Start of Document excerpt
Use Dex Cool in GM car or switch to universal during changeout?

I have heard all the horror stories about Dex Cool. Anyway, I have been helping a friend and neighbor with some of her vehicles. Her husband had been taking care of the maintenance but due to health problems, let many things go, thinking they had been done. This included oil and coolant changes on some of their vehicles. The coolant in one looked like rusty coffee.

One is a 2001 Cadillac Deville with the 4.6 Northstar engine. It states to use Dex Cool only on the cap. The coolant in the reservoir doesn’t look nasty but no one has any clue when it was last done so we consider it time to be done. We have a bottle of flush and some “Universal” long life coolant on hand. This coolant is the AutoZone brand and states that it can be mixed with any color of antifreeze. I have used this in vehicles using the green coolant but never Dex Cool. Can this car be flushed and changed to this coolant or should we stick with the standard Dex Cool?

I owned a 2006 Chevrolet Uplander which, on the recommendation of my independent garage, had the radiator flushed and the Dex Cool replaced with universal coolant. That was three years ago in 2010. My son now owns the Uplander and there has been no problem with the universal coolant.

When possible always get rid of the Dexcool and use one of the universal antifreezes.


The Dex Cool would be gone if the vehicle was mine. For what it’s worth, the 96 Camaro that my oldest son owns uses Dex Cool and that car went through 3 water pumps (counting the original) in about 4 or 5 years time not to mention the sludging problems.

On the last pump replacement I flushed it out, replaced with green, and never a problem since.
End of Document excerpt
Start of Dataset extract
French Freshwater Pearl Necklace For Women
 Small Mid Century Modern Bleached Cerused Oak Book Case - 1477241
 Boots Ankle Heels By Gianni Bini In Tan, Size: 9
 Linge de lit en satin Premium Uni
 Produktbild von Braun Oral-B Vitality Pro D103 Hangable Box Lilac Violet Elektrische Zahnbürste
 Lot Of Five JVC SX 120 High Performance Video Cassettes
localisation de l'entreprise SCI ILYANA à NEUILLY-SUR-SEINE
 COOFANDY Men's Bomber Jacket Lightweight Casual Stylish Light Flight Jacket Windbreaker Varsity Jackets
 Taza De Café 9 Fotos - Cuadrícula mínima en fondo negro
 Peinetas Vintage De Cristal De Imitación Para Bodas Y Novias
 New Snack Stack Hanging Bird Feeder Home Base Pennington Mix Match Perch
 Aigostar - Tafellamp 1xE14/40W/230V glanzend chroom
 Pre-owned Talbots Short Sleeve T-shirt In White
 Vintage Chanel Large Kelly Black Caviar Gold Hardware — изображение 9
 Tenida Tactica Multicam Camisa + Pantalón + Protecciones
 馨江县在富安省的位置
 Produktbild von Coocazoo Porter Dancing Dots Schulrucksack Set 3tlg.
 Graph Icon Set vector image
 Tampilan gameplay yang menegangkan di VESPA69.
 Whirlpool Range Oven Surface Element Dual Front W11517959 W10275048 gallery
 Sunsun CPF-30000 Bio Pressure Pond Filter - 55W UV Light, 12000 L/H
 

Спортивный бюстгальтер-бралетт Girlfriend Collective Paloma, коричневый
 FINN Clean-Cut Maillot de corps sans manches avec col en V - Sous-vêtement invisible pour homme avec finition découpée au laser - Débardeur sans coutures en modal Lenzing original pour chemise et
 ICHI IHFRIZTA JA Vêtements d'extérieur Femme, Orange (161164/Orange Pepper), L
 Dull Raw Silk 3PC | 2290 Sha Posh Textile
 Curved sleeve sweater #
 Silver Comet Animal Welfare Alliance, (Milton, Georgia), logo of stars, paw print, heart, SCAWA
End of Dataset extract
Work instructions =
A – Quote the part of the Dex Cool discussion that begins with the words containing "The Dex Cool would" and ends with "a problem since.".
B – In the Dex Cool discussion, how many water pumps did the 96 Camaro go through, counting the original?
This data has no connection to the Dex Cool discussion.

Task solutions =
A –
The Dex Cool would be gone if the vehicle was mine. For what it’s worth, the 96 Camaro that my oldest son owns uses Dex Cool and that car went through 3 water pumps (counting the original) in about 4 or 5 years time not to mention the sludging problems.

On the last pump replacement I flushed it out, replaced with green, and never a problem since.

B – Three water pumps, counting the original.